PROBLEM STATEMENT >>
How many lines in the data below contain the string "pyautogui"? Reply with the number alone.
=== DATA LISTING ===
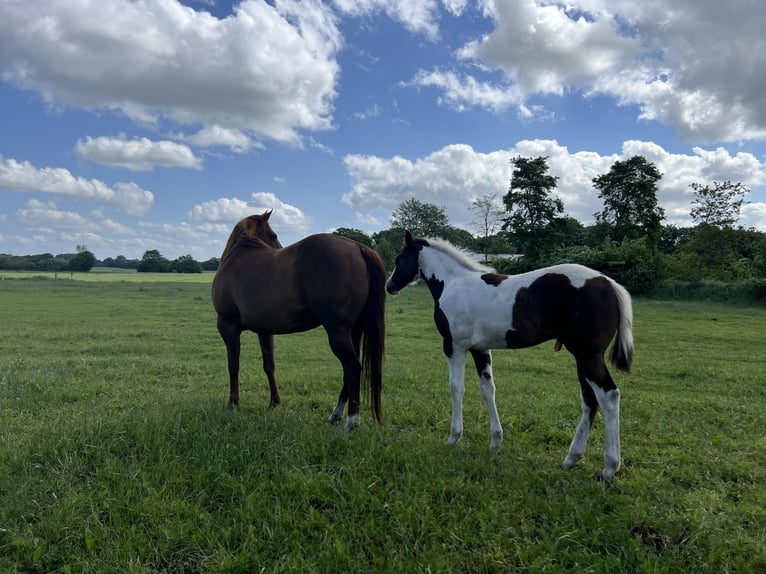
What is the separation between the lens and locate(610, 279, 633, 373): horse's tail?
3641mm

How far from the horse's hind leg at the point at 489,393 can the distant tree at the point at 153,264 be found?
7402 centimetres

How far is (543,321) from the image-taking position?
3.80 meters

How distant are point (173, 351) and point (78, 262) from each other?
236ft

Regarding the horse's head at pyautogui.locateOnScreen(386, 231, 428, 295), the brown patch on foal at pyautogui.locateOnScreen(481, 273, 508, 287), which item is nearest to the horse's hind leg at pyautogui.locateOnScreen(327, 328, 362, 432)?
the horse's head at pyautogui.locateOnScreen(386, 231, 428, 295)

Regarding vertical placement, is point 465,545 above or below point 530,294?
below

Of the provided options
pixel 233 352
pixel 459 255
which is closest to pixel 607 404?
pixel 459 255

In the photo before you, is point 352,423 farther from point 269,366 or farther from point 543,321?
point 543,321

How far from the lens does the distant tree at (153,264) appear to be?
70250mm

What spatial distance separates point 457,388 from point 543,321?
1081 millimetres

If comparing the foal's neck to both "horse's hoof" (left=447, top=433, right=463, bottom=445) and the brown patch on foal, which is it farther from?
"horse's hoof" (left=447, top=433, right=463, bottom=445)

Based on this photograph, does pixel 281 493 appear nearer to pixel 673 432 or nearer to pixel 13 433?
pixel 13 433

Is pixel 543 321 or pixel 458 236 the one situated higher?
pixel 458 236

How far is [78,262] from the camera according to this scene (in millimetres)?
68625

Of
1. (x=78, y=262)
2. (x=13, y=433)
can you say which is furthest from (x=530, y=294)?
(x=78, y=262)
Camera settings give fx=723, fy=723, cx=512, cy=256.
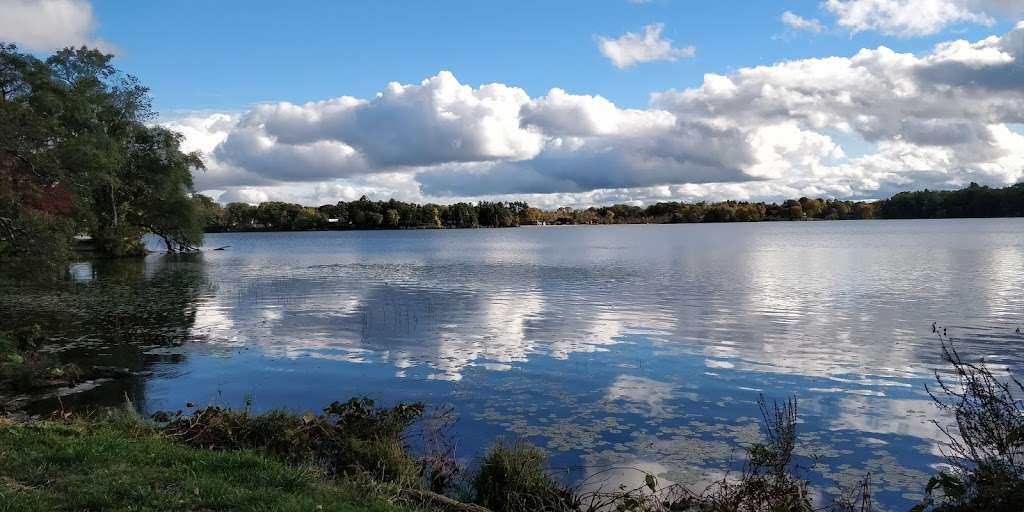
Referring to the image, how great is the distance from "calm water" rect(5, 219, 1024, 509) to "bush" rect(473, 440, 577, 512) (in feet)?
4.20

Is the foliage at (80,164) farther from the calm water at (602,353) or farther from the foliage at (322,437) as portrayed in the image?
the foliage at (322,437)

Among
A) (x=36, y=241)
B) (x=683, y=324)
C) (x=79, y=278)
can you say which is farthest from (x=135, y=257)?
(x=683, y=324)

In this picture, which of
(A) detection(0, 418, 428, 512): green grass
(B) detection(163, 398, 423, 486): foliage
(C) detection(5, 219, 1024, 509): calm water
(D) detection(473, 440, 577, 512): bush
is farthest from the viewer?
(C) detection(5, 219, 1024, 509): calm water

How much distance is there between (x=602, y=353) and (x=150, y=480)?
13.9 metres

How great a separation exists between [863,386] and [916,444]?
13.1ft

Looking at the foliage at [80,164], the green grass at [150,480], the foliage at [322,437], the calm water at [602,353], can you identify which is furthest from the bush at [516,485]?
the foliage at [80,164]

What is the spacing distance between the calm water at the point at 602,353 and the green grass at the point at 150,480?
3902mm

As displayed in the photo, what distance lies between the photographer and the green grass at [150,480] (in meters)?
7.10

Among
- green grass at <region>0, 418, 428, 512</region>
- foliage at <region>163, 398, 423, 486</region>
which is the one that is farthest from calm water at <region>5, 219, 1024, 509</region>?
green grass at <region>0, 418, 428, 512</region>

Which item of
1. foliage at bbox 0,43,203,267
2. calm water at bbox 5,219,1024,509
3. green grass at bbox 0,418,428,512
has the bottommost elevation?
calm water at bbox 5,219,1024,509

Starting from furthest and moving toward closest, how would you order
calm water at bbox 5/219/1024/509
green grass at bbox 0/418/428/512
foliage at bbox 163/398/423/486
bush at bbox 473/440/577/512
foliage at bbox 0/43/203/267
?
foliage at bbox 0/43/203/267
calm water at bbox 5/219/1024/509
foliage at bbox 163/398/423/486
bush at bbox 473/440/577/512
green grass at bbox 0/418/428/512

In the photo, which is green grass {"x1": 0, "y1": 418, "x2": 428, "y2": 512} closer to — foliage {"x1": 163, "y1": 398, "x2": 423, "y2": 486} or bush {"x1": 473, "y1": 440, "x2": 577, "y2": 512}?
foliage {"x1": 163, "y1": 398, "x2": 423, "y2": 486}

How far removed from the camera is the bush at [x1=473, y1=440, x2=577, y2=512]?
9.31 m

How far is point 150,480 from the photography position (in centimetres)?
===
COMPLETE ANSWER >>
2